So far, Mr. Lynch said, he knew of only three amateurs who had comparable units of their own. He listed them as Phil Rand, operating W1IDM of Norwalk, Conn.; Lee Waller, W2BRO at Delawanna, N. J., and Dana Griffin, W2AOE at Irvington, N. J.
The Fair booth will be in charge of William A. Meissner, known to all fellow “hams” as W2DKJ. The Forty-second Street unit will be in charge of Fred Cusick. W2HID. Mr. Lynch operates W2DKJ at Garden City and plans to have a tele vision unit one of these days.
The Fair contributed the space for the booth as well as installing the antennae and wiring. A group of six manufacturers paid other costs. It was understood the Fair planned a special ceremony for the opening of the little station. The W2USA license will expire with the Fair. (New York Times)
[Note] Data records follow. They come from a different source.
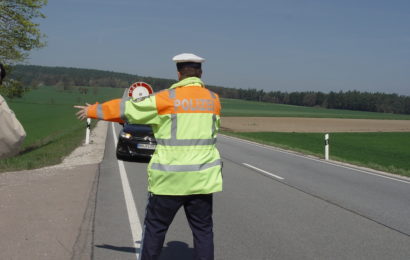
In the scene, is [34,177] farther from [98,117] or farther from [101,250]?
[98,117]

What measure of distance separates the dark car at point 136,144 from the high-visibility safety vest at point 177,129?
9.83 metres

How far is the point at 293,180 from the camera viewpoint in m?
10.8

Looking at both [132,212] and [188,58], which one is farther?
[132,212]

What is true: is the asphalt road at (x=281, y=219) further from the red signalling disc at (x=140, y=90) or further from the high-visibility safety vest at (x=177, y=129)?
the red signalling disc at (x=140, y=90)

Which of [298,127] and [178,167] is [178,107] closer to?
[178,167]

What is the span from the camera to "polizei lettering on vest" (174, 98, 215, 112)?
131 inches

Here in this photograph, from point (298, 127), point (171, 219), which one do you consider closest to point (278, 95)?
point (298, 127)

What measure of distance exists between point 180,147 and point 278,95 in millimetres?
153349

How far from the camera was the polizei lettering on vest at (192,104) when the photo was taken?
334 centimetres

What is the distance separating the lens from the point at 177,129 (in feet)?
11.0

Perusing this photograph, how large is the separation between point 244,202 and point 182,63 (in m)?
4.71

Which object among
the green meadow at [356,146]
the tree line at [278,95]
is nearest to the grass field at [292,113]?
the tree line at [278,95]

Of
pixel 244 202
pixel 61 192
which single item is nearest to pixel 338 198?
pixel 244 202

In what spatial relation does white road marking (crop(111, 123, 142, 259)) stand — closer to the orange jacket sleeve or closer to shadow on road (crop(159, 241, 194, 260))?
shadow on road (crop(159, 241, 194, 260))
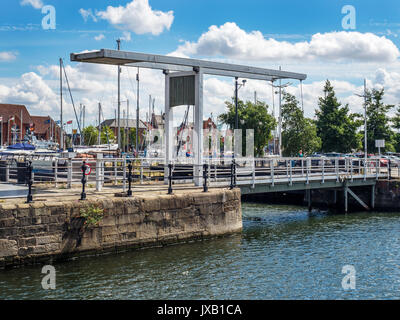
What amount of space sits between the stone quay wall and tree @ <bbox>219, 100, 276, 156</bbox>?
26.3 m

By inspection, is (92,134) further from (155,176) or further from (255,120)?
(155,176)

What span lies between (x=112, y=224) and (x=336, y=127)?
3983cm

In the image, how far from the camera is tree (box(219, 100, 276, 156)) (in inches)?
1770

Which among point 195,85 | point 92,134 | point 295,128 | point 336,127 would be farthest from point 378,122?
point 92,134

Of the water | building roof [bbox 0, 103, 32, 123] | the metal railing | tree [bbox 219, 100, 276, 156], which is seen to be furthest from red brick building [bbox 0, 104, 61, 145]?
the water

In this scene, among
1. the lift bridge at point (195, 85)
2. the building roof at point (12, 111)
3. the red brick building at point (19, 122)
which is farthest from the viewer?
the building roof at point (12, 111)

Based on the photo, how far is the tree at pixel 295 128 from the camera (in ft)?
138

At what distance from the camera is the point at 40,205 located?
537 inches

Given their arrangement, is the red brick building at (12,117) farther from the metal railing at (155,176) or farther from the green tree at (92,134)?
the metal railing at (155,176)

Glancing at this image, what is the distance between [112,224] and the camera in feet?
49.5

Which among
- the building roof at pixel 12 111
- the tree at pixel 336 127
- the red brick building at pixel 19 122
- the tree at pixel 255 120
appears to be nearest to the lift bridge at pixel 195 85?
the tree at pixel 255 120

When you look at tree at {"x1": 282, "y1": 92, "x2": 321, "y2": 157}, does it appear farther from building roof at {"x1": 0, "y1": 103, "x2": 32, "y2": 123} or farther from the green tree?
building roof at {"x1": 0, "y1": 103, "x2": 32, "y2": 123}

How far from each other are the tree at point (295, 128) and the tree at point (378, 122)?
576 inches
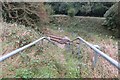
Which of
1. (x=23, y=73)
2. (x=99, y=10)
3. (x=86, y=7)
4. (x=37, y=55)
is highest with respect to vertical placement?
(x=23, y=73)

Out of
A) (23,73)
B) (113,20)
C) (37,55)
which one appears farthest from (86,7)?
(23,73)

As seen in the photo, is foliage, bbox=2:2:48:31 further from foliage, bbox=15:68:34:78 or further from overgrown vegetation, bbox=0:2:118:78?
foliage, bbox=15:68:34:78

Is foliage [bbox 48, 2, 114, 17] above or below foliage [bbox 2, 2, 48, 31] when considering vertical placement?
below

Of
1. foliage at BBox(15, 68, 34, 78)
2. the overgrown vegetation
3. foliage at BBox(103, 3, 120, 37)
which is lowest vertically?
foliage at BBox(103, 3, 120, 37)

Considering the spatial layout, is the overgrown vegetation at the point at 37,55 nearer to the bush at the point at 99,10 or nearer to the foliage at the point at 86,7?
the foliage at the point at 86,7

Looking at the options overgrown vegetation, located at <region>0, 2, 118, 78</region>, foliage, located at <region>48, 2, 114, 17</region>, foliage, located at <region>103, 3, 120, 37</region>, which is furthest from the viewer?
foliage, located at <region>48, 2, 114, 17</region>

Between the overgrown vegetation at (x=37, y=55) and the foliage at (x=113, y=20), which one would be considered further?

Saturday, September 21, 1940
The past week’s television shows at the Don Lee station, W6XAO, kept the drama students [of Jack Stern Studios] busy. Three out of the last four W6XAO telecasts included a “Jack Stern Presents” play. The first telecast was an original comedy with music, written and directed by Grace Hamilton, and featuring seven singing students, with Jack Stern at the piano. The singers were Jean Requa, Ellen Strong, Maizie Sharpe, Jill Howard, Tommy Batten and John Clark, CBS singer.
The second Stern telecast of the week was presented Tuesday . This was an original play, “One Man’s Destiny,” written by Allan Grayson, and featuring Frances McLester, Patricia Peters and Tom Farrel. The third telecast was “And One Was White,” by Allan Grayson, featuring Kati Maroon, Tanya and Ed Walsh, directed by Anthony Rivers and produced under the direction of Grace Hamilton. (Hollywood Citizen-News, Sep. 21)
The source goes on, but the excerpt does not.